それと同時くらいに、予鈴のチャイムがなった。
・・・長かった。
いや、永かった・・・
本当に10分間の出来事だったのだろうか?
もしかしたら、数時間は経ってるんじゃね?と思える程、無駄に濃い時間だった。
てか、何度も言うけど・・・
本当にどんな罰ゲームなんだよ!!
全然罰ゲームになってねえじゃん!
美女4人に嘘告したのに、全員からOKがもらえるとかさぁ!
何の美少女ゲームの主人公だよ!
普通に考えればウハウハじゃねえかよ!
でも俺は、ごめんなさいを望んでいたんだよ・・・
そう考えれば、究極の罰ゲームか!?
確かに俺の精神はガリガリ削られて、今はミリも残っていない。
俺と一緒にゲームをしていて、罰ゲームをしたわけではないのに精神的ダメージを負った他の3人と同じように、俺は席に着くなり机に頭がめり込むように倒れ伏せた。
その瞬間、教室のドアがガラガラと勢いよく開かれた。
随分乱暴にドアを開くなと思いながらも顔を上げる気力の無い俺は、どうせ次の授業の先生だろうと思い、そのまま突っ伏していた。

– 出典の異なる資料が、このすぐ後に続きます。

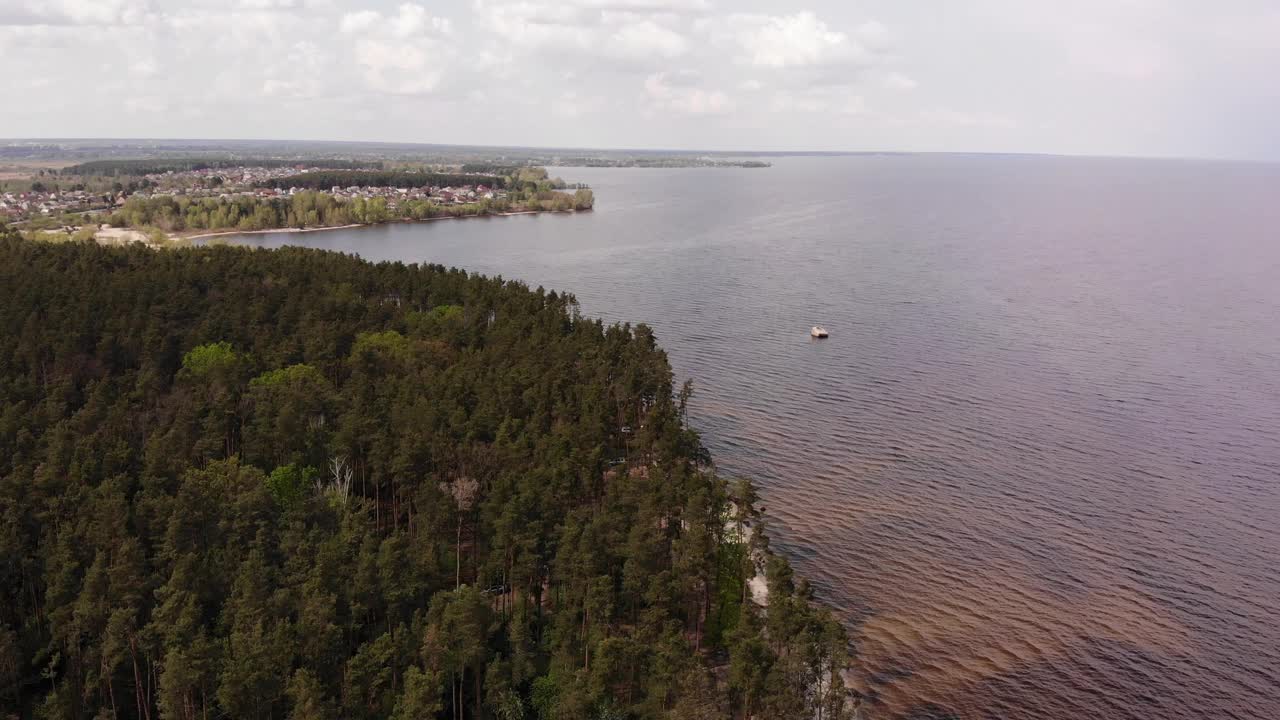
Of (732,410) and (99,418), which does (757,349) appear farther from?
(99,418)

そして、ダンダンと大きな足音を立てながら入ってきた人が教壇に立つと・・・
「おい!これは私に対する仕打ちか!?そうか!?そうなのか!?」
と、訳のわからないことを言い始めた。
この声は、俺のクラス担任の真白伊織先生だな。
そうか、次の授業は真白ちゃんの授業だったか・・・
真白ちゃんは24歳と若く、美人なのに男勝りな性格と口調のせいで、彼氏がいないと聞く。
そんな先生を、俺達は密かに真白ちゃんと可愛らしく呼んでいるのだ。
直接言えるわけはないけど。
「おい!誰だ!?真白ちゃんは彼氏いない歴=年齢とかのたまった奴は!!」
ギクッ!!
皆、俺の心の声が聞こえるのか!?
とは思ったものの、俺はそこまで考えてないし・・・
どうやら彼女の被害妄想らしい。
そもそも、誰もそんな事を口に出せる命知らずはいませんけど?
「そんな奴の口は、私の口で直接塞いでやる!!」
ええ〜!?
鉄拳制裁じゃなくて、まさかのそういう展開!?
男勝りとはいえ、美人な真白ちゃんにそんな事言われたら、されたいと思う野郎が現れるに決まってるじゃないか。
「はい!僕が言いました!!ぜひ、塞いで下さい!」
ほら、やっぱり。
今言ったやつは、お調子者の鈴木だな。
机に突っ伏しながらも、何とか顔を上げて鈴木を見る。
すると鈴木は、目を瞑って口を前に突き出して準備万端であった。
・・・ちょ~キモい。
鈴木の姿に、誰もがそう思っただろう。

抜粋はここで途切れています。